Along with the strengths of this study such as novelty and placing a high value on the social skills of children with ADHD rather than just alleviating their symptoms, there are some limitations. First and foremost, we utilized convenient sampling; hence, random sampling should be used in the future. Moreover, a larger sample size is suggested and caution should be exercised in generalizing treatment outcomes of this research. Furthermore, we failed to follow up after intervention because of financial constraints; therefore, more regular follow-up programs should be considered. It is also suggested that a course of treatment should be held at school time and parenting skills be integrated with such kinds of interventions to make the whole process more effective.

Conclusion

In summary, ADHD symptoms hinder children's progress in many situations and aspects. As a prevalent and frustrating disorder, ADHD harms peer relationships because of the lack of positive inter-personal skills, empathy, or sociable manner as well as emotional regulation. Because play materials and stories are inseparable parts of children's lives and they are almost always accessible in clinics, schools, and houses and for clinicians, teachers, and even parents, they can be taken advantage of. Medications seem to be neither financially accessible nor enjoyable for children. However, playing and being engaged in stories are both financially affordable and stimulating.
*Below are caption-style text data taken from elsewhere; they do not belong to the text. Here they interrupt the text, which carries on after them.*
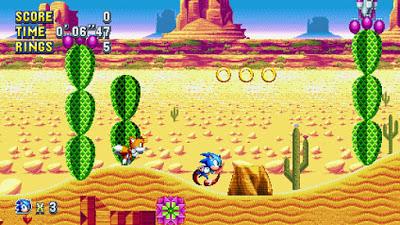 Impresiones con 'Sonic Mania': el fulgurante regreso de un viejo y pixelado amigo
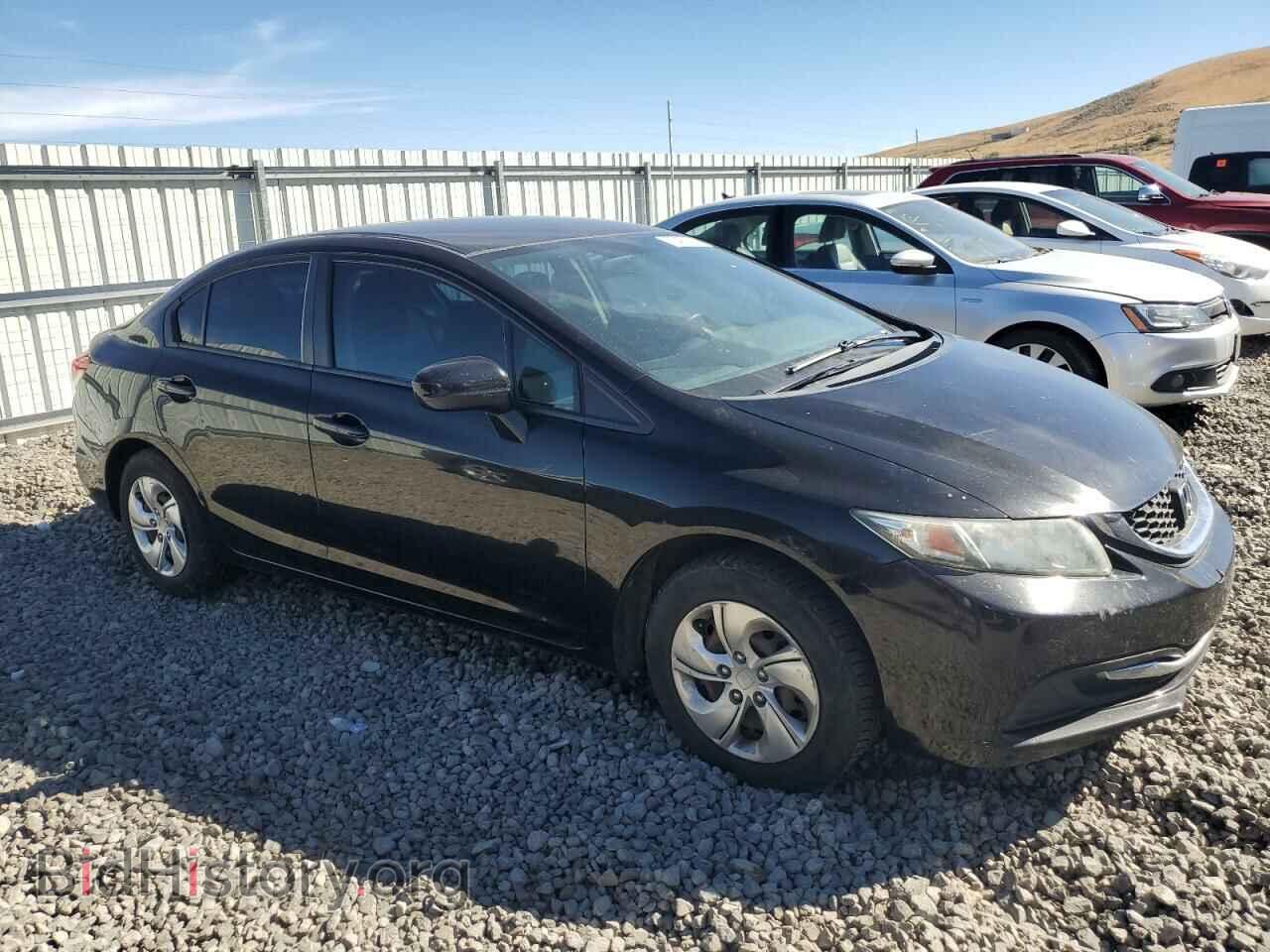 2014 HONDA CIVIC - VIN: 19XFB2F53EE074739 - Фото 4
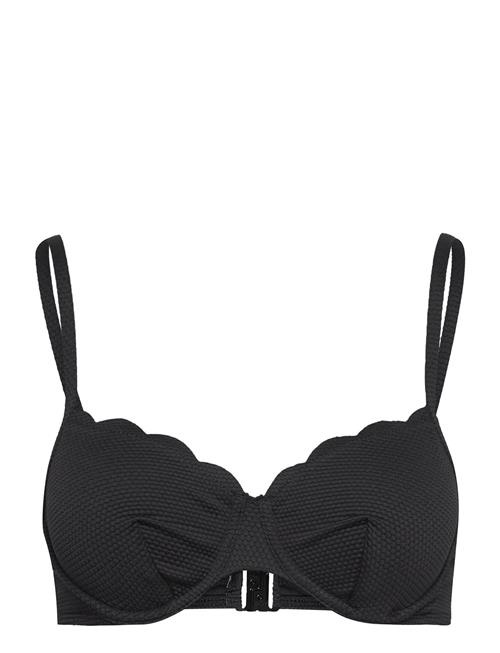 Hunkemöller Scallop Uf Hunkemöller Black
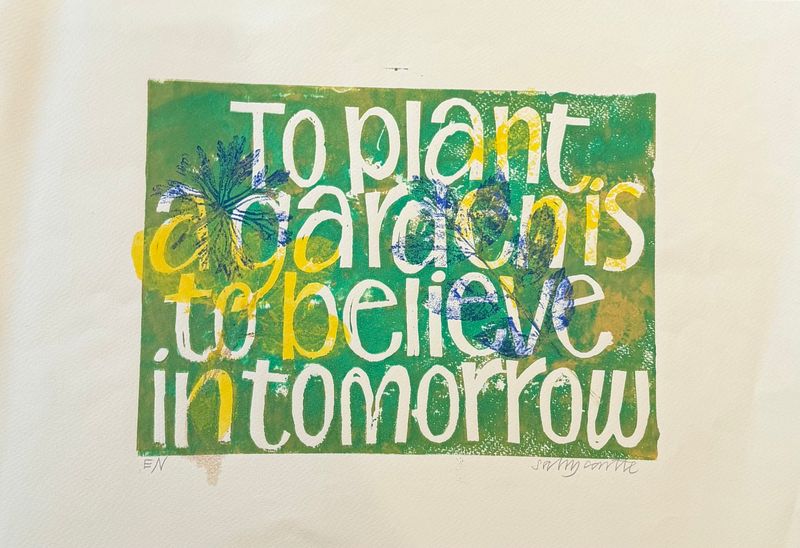 To Plant a Garden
The implication of this study appears to be of paramount importance to the health care system, meaning that children often demonstrate their social behavior in peer groups, playing groups, kindergartens, and schools more clearly; hence, early diagnosis and preventive actions can be taken place at early ages. Our research can provide clinicians or elementary school teachers with a practical therapy sessions, precise content, and therapeutic treatment plan. We suggest to the academic spheres that applying both play therapy and storytelling to elementary school children with ADHD can pave the way for improving social skills and very early signs of poor social behavior. Additionally, employing a trained art therapist or child psychologist in schools, who can professionally observe children and create preventive action plans, would be of significance.

Declaration of patient consent

The authors certify that they have obtained all appropriate patient consent forms. In the form the patient(s) has/have given his/her/their consent for his/her/their images and other clinical information to be reported in the journal. The patients understand that their names and initials will not be published and due efforts will be made to conceal their identity, but anonymity cannot be guaranteed.

Ethical approval

The protocol of this study was confirmed by the ethics committee of Islamic Azad University Khomeinishahr Branch with research project number 18821603932067.

Financial support and sponsorship

This research was a completely self-funded study by authors.

Conflicts of interest

There are no conflicts of interest.

Acknowledgments

The authors thank the officials of child psychiatry clinic for their efforts in the conduction of this study, all children and their parents for their support and cooperation with researchers.